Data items
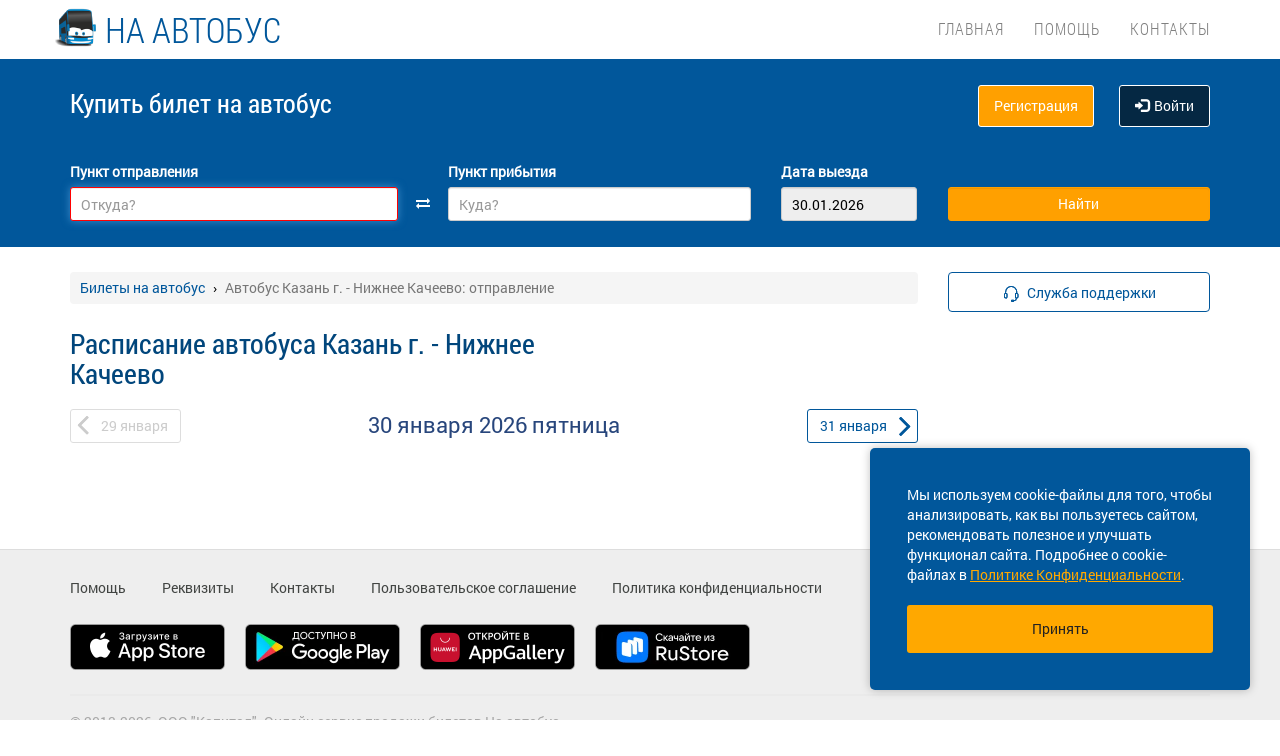

--- FILE ---
content_type: image/svg+xml
request_url: https://na-avtobus.ru/template/img/close-icon.svg
body_size: 537
content:
<svg xmlns="http://www.w3.org/2000/svg" xmlns:xlink="http://www.w3.org/1999/xlink" width="16" height="16" viewBox="0 0 16 16">
    <defs>
        <path id="a" d="M9.19 8l6.563 6.562a.842.842 0 0 1-1.19 1.191L8 9.191l-6.562 6.562a.842.842 0 0 1-1.191-1.19L6.809 8 .247 1.438A.842.842 0 0 1 1.437.247L8 6.809 14.562.247a.842.842 0 0 1 1.191 1.19L9.191 8z"/>
    </defs>
    <g fill="none" fill-rule="evenodd">
        <mask id="b" fill="#fff">
            <use xlink:href="#a"/>
        </mask>
        <use fill="#000" fill-rule="nonzero" xlink:href="#a"/>
        <path fill="#00579B" d="M0 0h16v16H0z" mask="url(#b)"/>
    </g>
</svg>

*ACTION ITEM*. Go through the data and return every word of it verbatim, leaving out the pictures.

*OUTPUT OF THE TASK*.
--- FILE ---
content_type: image/svg+xml
request_url: https://na-avtobus.ru/template/img/close-icon.svg
body_size: 537
content:
<svg xmlns="http://www.w3.org/2000/svg" xmlns:xlink="http://www.w3.org/1999/xlink" width="16" height="16" viewBox="0 0 16 16">
    <defs>
        <path id="a" d="M9.19 8l6.563 6.562a.842.842 0 0 1-1.19 1.191L8 9.191l-6.562 6.562a.842.842 0 0 1-1.191-1.19L6.809 8 .247 1.438A.842.842 0 0 1 1.437.247L8 6.809 14.562.247a.842.842 0 0 1 1.191 1.19L9.191 8z"/>
    </defs>
    <g fill="none" fill-rule="evenodd">
        <mask id="b" fill="#fff">
            <use xlink:href="#a"/>
        </mask>
        <use fill="#000" fill-rule="nonzero" xlink:href="#a"/>
        <path fill="#00579B" d="M0 0h16v16H0z" mask="url(#b)"/>
    </g>
</svg>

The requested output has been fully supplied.